***** RECORDS PROVIDED *****
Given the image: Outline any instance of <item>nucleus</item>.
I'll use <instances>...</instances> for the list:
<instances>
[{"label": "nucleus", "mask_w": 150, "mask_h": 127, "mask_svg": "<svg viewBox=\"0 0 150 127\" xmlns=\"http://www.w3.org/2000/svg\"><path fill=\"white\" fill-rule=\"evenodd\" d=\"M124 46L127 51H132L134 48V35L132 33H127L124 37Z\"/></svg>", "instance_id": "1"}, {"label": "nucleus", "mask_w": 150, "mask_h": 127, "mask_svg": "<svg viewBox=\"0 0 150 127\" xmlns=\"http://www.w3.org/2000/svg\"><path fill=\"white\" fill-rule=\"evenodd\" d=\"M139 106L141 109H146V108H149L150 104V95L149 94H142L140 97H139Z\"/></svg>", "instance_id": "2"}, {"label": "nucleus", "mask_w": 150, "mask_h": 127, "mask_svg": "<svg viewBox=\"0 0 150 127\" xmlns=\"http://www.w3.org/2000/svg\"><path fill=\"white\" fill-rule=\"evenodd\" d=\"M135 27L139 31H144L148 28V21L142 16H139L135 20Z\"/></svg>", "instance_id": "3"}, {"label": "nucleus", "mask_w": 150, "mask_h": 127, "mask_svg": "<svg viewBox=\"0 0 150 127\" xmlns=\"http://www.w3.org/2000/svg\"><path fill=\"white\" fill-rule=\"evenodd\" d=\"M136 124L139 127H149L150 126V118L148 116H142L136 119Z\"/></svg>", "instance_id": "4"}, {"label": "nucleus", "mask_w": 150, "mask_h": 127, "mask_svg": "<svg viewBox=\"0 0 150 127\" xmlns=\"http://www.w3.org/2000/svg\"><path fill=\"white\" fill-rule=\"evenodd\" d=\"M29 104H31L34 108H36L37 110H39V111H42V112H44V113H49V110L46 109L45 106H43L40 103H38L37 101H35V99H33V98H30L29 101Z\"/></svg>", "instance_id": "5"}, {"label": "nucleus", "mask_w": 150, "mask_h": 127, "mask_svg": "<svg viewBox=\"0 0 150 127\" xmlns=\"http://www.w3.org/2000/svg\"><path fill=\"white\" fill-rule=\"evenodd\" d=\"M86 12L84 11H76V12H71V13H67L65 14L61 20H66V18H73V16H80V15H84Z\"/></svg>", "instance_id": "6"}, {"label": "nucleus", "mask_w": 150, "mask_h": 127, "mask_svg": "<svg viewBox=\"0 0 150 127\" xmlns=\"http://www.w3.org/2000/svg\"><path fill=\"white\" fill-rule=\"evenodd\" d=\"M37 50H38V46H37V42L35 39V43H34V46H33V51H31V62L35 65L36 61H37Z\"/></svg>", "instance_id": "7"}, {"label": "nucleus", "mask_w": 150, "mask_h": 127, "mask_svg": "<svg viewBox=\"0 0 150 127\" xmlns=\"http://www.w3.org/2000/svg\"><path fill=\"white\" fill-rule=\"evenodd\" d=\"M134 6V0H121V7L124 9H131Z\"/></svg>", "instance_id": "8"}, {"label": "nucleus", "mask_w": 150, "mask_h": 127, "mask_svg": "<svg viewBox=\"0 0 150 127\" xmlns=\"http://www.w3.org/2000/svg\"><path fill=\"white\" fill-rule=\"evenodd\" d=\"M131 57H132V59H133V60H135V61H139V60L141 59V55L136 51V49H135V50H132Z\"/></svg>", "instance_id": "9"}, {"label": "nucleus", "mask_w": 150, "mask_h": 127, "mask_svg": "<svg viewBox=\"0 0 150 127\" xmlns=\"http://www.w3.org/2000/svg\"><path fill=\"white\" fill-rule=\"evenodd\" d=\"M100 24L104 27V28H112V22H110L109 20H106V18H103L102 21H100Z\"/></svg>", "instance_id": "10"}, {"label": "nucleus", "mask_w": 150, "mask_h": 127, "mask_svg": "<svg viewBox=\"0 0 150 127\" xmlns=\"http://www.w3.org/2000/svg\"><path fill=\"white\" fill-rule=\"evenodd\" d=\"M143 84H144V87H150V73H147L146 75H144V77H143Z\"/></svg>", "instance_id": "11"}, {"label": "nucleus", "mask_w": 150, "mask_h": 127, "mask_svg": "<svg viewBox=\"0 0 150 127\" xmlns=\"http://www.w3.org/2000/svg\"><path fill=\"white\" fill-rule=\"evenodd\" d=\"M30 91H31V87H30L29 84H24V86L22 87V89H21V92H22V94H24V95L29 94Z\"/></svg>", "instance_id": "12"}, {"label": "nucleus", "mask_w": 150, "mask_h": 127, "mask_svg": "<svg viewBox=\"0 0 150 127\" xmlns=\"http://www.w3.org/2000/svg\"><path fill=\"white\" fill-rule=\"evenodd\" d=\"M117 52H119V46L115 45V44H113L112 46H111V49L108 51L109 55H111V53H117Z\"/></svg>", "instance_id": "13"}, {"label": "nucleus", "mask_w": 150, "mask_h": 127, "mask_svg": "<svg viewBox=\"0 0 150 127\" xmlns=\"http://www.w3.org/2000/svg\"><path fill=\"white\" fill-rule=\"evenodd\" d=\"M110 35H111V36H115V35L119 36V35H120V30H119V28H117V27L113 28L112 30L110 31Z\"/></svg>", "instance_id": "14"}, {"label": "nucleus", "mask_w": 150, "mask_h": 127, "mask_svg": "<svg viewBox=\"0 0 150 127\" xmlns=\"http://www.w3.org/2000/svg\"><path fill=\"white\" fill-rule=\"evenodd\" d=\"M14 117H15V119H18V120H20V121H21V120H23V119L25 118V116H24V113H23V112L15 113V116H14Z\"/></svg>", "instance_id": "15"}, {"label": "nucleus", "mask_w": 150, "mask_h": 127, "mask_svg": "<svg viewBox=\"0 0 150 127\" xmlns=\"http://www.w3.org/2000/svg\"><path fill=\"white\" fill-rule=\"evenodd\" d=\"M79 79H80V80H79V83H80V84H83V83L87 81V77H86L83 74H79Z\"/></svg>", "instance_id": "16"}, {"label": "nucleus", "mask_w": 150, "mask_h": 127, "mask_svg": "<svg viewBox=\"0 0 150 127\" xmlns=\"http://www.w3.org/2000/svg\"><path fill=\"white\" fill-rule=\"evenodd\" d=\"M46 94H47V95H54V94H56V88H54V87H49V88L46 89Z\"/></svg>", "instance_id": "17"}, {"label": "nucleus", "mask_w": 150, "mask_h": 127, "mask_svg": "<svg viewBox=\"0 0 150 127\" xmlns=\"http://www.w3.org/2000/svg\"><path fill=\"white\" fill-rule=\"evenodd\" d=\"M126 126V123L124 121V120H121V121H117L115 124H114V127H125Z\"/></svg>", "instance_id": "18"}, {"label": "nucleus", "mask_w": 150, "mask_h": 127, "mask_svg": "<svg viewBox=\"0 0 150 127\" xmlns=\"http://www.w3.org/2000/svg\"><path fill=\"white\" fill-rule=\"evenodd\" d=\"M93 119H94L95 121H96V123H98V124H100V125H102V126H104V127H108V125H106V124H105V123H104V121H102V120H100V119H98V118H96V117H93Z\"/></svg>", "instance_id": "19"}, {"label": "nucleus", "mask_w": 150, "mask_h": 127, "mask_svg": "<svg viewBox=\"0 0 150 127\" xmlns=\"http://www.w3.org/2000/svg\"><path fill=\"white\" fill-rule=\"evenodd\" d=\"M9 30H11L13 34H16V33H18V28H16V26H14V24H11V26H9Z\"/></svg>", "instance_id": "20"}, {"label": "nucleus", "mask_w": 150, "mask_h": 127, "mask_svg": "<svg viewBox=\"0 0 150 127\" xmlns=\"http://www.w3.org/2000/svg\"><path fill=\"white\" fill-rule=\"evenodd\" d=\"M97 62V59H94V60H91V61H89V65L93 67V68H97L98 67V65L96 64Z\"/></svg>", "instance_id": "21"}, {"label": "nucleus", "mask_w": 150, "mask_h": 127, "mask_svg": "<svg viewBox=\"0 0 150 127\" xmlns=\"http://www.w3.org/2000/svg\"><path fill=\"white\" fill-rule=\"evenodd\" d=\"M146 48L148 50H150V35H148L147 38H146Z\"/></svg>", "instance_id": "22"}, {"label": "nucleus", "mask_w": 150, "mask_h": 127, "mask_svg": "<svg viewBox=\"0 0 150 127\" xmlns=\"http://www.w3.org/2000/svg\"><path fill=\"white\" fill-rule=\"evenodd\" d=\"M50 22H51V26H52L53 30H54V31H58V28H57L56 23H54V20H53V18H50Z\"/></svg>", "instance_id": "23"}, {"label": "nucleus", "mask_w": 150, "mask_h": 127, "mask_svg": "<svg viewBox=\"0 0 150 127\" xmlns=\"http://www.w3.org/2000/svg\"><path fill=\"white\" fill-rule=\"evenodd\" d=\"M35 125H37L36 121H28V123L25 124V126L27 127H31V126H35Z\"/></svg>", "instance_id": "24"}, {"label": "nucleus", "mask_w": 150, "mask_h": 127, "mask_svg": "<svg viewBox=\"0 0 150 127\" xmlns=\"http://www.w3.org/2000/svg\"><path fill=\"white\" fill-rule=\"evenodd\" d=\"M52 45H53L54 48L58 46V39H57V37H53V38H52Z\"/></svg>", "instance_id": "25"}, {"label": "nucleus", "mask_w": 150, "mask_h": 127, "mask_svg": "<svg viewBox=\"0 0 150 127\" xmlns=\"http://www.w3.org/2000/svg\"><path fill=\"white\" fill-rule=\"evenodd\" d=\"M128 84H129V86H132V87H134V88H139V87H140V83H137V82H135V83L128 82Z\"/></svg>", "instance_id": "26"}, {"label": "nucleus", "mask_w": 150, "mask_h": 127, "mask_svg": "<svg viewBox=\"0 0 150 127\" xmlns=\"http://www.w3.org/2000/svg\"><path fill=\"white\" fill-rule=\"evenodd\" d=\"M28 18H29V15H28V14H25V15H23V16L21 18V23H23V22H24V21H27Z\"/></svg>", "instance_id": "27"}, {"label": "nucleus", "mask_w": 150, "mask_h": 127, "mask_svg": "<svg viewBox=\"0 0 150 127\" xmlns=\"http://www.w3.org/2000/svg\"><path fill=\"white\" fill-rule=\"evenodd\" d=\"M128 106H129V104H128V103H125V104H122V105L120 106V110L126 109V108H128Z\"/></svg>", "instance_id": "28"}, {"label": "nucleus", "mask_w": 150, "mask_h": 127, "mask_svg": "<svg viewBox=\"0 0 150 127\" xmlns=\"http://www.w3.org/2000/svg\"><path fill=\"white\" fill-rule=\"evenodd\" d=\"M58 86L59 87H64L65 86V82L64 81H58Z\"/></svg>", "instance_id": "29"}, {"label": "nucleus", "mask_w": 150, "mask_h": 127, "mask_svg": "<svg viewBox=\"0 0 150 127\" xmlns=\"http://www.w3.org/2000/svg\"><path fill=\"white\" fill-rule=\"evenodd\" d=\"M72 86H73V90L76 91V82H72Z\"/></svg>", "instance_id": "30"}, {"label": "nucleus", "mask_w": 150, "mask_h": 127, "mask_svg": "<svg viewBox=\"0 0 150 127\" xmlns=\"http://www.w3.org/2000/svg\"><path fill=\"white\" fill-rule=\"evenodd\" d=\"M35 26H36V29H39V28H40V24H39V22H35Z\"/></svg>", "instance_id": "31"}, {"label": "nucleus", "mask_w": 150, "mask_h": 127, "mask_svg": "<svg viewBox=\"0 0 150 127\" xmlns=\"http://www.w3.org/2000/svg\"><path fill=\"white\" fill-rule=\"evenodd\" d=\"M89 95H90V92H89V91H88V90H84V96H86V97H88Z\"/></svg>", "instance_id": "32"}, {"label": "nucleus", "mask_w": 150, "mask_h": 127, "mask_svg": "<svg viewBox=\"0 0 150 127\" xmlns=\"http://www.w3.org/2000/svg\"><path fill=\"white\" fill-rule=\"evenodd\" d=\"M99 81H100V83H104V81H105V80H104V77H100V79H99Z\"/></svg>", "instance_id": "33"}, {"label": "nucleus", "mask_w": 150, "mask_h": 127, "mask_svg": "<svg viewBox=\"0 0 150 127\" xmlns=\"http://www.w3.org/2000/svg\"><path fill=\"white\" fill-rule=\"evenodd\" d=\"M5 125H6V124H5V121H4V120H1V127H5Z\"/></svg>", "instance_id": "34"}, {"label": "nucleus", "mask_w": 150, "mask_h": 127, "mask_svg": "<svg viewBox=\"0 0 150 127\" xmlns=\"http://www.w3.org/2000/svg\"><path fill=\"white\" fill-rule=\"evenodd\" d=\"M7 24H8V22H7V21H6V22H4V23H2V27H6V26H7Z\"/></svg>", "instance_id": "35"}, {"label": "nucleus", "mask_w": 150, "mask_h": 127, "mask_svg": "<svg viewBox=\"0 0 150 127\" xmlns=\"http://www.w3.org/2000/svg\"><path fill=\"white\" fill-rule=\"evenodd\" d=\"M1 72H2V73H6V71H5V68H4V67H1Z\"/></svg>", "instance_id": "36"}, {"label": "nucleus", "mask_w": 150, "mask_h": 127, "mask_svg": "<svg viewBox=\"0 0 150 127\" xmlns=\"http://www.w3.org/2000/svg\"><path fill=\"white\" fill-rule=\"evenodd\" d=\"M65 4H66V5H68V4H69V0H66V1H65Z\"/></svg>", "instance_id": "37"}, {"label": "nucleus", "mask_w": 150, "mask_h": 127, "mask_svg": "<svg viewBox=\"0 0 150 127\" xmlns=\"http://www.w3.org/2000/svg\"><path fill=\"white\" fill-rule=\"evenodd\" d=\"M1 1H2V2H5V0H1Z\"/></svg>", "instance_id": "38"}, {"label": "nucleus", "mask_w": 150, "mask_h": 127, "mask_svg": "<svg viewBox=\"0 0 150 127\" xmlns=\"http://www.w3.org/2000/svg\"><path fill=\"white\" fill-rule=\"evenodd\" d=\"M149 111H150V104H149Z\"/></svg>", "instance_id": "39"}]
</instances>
*****
■ WORK TO DO: Identify every line in the records above that contains the string "instances", matching case exactly, and copy each of those lines.

■ RESULT FOR THIS EXERCISE:
I'll use <instances>...</instances> for the list:
<instances>
</instances>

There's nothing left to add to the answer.